Introduction to Data Mining and Data Warehousing # MCQs Practice set

Q.1 What is Data Mining primarily concerned with?

Data storage

Knowledge discovery

Network design

Software development

Explanation - Data Mining is the process of discovering useful patterns and knowledge from large sets of data.

Correct answer is: Knowledge discovery

Q.2 Which of the following best describes Data Warehousing?

Real-time transaction processing

Storage of raw data without processing

Subject-oriented, integrated, time-variant, and non-volatile collection of data

Random data storage

Explanation - A data warehouse integrates data from multiple sources and supports decision-making processes.

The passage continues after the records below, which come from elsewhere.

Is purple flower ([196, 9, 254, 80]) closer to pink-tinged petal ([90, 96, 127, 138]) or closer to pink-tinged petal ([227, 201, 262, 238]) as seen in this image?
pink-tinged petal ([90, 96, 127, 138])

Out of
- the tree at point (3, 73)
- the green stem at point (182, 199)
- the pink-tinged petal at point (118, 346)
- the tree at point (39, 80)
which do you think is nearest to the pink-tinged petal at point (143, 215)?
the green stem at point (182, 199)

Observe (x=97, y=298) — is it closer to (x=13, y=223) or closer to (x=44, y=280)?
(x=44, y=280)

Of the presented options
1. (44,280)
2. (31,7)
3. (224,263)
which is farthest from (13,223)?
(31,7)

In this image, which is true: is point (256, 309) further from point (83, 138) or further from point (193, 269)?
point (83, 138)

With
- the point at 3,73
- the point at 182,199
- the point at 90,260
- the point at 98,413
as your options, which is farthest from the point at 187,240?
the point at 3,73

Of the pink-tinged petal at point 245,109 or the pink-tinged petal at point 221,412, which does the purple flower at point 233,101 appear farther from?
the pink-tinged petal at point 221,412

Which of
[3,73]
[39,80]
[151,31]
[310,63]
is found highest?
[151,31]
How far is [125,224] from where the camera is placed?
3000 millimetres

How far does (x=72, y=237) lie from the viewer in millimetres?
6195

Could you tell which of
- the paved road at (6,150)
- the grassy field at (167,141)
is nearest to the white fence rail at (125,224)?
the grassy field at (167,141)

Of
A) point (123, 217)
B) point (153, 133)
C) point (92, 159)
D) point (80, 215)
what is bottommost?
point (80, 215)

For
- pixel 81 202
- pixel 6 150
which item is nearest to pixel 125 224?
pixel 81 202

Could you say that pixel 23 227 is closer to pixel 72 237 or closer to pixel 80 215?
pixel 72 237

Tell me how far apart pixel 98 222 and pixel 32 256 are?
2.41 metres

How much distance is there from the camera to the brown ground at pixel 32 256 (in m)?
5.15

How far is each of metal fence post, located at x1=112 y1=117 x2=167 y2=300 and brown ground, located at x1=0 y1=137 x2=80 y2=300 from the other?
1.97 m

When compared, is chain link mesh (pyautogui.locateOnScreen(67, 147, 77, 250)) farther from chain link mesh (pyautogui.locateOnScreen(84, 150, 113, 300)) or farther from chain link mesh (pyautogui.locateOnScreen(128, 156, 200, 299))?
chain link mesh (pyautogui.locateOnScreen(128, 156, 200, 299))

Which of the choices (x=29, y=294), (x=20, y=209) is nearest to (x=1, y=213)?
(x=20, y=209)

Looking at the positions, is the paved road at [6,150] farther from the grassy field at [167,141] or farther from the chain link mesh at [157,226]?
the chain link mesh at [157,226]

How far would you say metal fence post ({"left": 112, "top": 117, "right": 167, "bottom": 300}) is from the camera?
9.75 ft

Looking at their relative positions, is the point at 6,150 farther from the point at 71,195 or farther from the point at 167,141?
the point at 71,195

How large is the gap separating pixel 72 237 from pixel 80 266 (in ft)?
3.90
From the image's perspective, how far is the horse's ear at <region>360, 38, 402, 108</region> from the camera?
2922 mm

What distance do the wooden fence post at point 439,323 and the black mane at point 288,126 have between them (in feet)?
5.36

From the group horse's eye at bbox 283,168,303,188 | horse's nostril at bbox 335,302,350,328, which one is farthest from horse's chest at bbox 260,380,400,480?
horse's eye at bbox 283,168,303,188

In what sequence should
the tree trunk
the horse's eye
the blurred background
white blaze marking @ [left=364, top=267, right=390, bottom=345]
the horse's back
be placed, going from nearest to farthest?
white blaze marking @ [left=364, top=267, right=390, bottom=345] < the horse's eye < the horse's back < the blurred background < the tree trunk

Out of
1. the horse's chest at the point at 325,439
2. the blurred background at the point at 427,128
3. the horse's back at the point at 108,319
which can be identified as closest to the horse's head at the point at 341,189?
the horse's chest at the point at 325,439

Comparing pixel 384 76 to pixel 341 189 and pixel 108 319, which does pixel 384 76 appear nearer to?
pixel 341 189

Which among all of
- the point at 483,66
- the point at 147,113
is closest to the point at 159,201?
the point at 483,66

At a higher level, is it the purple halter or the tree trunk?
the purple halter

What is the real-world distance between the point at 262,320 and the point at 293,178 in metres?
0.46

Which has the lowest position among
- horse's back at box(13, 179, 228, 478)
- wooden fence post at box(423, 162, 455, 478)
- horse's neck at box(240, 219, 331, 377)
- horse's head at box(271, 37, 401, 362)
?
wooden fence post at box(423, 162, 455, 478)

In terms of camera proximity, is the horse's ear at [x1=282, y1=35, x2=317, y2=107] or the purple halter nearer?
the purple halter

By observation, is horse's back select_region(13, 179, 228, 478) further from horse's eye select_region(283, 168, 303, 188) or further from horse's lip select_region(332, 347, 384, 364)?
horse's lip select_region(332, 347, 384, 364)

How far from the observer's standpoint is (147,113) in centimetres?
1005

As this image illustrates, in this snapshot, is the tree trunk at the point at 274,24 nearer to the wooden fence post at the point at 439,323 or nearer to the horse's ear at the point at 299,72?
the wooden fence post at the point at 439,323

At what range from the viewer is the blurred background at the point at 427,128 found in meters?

Correct answer is: Subject-oriented, integrated, time-variant, and non-volatile collection of data

Q.3 ETL in data warehousing stands for?

Extract, Transform, Load

Enter, Transfer, Log

Execute, Test, Learn

Extract, Transfer, List

Explanation - ETL is the process of extracting data from sources, transforming it into the required format, and loading it into the warehouse.

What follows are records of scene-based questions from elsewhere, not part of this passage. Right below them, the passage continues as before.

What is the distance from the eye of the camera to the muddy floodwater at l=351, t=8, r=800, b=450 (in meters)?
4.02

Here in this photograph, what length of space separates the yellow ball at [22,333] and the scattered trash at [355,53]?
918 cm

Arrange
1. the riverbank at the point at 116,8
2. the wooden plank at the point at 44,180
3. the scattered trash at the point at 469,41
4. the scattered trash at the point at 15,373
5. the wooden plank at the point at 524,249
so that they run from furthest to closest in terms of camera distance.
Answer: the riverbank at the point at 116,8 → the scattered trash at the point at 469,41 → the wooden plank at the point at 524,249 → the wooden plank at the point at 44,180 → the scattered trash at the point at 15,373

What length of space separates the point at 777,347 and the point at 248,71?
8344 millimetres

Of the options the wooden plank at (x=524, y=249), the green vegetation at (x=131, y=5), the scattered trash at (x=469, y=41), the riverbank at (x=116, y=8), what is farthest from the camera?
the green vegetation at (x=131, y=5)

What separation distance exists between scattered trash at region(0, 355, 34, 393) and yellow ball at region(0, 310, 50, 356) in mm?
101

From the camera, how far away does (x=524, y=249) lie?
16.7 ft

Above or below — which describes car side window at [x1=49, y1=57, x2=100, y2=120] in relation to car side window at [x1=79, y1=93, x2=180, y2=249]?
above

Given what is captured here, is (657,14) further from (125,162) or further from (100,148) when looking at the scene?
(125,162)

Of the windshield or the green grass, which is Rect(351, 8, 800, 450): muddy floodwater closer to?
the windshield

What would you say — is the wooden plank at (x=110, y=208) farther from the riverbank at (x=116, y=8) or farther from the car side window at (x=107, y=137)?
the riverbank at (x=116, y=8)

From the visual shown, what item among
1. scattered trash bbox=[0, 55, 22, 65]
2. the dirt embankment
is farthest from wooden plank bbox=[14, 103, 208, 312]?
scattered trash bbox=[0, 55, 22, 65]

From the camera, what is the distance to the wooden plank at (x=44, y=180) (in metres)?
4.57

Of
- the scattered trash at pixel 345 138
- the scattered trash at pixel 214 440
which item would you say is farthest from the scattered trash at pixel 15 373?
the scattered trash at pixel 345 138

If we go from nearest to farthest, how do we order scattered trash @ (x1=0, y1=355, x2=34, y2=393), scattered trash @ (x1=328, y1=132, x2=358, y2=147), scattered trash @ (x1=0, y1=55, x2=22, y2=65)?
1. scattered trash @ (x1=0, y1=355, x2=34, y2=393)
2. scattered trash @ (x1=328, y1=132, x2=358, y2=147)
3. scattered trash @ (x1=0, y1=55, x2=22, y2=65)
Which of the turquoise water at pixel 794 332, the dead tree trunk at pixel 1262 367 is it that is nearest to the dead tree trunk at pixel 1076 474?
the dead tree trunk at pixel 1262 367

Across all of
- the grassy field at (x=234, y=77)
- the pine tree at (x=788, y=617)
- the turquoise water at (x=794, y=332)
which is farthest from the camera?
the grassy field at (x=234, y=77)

Correct answer is: Extract, Transform, Load

Q.4 Which of these is NOT a step in the Knowledge Discovery in Databases (KDD) process?

Data cleaning

Data integration

Data mining

Software debugging

Explanation - KDD involves cleaning, integration, selection, transformation, mining, and evaluation — not debugging software.

Correct answer is: Software debugging

Q.5 Which type of learning is most commonly associated with Data Mining?

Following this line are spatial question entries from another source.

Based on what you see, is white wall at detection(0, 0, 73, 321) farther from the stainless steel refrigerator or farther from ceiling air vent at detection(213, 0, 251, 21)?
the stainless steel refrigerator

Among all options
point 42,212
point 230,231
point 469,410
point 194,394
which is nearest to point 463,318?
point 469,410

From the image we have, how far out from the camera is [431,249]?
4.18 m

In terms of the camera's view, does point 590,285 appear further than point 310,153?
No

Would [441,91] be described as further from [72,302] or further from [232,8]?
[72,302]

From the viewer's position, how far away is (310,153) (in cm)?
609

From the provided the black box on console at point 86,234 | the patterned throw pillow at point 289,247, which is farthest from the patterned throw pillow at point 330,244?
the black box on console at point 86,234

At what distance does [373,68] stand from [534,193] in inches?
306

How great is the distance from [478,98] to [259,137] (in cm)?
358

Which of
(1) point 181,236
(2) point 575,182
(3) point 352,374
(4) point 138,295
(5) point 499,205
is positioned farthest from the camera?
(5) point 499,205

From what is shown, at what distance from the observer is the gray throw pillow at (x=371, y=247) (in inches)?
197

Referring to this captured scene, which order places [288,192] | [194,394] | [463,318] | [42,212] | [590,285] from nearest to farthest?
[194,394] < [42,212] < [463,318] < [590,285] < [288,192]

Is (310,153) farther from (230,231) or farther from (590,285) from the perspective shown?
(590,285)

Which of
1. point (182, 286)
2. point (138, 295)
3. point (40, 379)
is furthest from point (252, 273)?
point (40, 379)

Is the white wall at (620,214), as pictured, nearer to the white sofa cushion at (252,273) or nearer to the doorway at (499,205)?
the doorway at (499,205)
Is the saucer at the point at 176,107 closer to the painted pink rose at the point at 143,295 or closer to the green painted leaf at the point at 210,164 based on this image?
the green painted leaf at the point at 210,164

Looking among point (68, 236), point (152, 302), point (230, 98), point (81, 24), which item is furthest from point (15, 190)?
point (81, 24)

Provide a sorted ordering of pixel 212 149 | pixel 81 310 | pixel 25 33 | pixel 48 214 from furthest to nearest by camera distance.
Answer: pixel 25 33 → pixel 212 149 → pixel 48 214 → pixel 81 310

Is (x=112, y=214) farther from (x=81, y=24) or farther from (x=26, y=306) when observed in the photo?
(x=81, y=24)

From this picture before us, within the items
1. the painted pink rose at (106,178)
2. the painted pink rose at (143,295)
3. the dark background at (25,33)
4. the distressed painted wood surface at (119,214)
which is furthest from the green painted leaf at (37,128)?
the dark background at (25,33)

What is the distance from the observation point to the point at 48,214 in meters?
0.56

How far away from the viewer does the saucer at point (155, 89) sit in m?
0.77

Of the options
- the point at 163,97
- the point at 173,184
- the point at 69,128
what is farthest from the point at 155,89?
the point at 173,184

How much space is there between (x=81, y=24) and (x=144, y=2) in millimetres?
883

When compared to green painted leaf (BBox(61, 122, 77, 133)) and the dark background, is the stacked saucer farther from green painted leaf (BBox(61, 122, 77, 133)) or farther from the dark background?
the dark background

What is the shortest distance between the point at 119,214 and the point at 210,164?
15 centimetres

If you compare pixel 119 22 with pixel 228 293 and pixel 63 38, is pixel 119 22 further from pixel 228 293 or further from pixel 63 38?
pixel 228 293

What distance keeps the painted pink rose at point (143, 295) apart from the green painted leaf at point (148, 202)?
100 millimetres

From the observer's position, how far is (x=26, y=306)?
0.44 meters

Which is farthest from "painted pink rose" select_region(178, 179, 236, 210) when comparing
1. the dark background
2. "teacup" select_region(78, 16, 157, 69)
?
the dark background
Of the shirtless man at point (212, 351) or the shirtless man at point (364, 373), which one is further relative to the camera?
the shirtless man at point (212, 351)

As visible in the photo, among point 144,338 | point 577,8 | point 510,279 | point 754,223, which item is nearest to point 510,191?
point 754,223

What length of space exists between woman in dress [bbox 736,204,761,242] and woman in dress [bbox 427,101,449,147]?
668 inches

Supervised and Unsupervised learning

Reinforcement learning only

Transfer learning only

Machine teaching

Explanation - Data mining tasks are often divided into supervised learning (classification) and unsupervised learning (clustering).

Correct answer is: Supervised and Unsupervised learning

Q.6 What does OLAP stand for?

Online Analytical Processing

Offline Analytical Processing

Online Application Processing

Offline Application Protocol

Explanation - OLAP tools allow fast analysis of multidimensional data from multiple perspectives.

Correct answer is: Online Analytical Processing

Q.7 Which is a classification algorithm in Data Mining?

K-means

Decision Tree

Apriori

DBSCAN

Explanation - Decision Trees are supervised classification algorithms, whereas K-means and DBSCAN are clustering, and Apriori is association rule mining.

Correct answer is: Decision Tree

Q.8 The star schema is used in:

Database normalization

Data warehousing

Transaction processing

Operating system design

Explanation - The star schema is a common modeling technique in data warehouses for organizing fact and dimension tables.

Correct answer is: Data warehousing

Q.9 Which data mining task finds relationships among variables?

Classification

Clustering

Association rule mining

Regression

Explanation - Association rule mining identifies interesting correlations among variables, like market basket analysis.

Correct answer is: Association rule mining

Q.10 Which of these is an unsupervised learning task in data mining?

Classification

Regression

Clustering

Prediction

Explanation - Clustering is unsupervised as it groups similar data points without predefined labels.

Correct answer is: Clustering

Q.11 Data in a data warehouse is typically:

Volatile

Normalized

Time-variant and non-volatile

Temporary

Explanation - Data warehouses store stable, historical data that is not frequently updated.

Correct answer is: Time-variant and non-volatile

Q.12 Which technique is commonly used for market basket analysis?

Regression

Apriori Algorithm

Naive Bayes

K-means clustering

Explanation - The Apriori algorithm discovers frequent itemsets and association rules useful in basket analysis.

Correct answer is: Apriori Algorithm

Q.13 Which of these is NOT a data warehouse characteristic?

Subject-oriented

Volatile

Integrated

Time-variant

Explanation - A data warehouse is non-volatile, meaning data is stable and primarily used for analysis.

Correct answer is: Volatile

Q.14 The process of cleaning and preparing data before mining is known as:

Data enrichment

Data preprocessing

Data normalization

Data annotation

Explanation - Preprocessing involves cleaning, transforming, and reducing data before applying mining techniques.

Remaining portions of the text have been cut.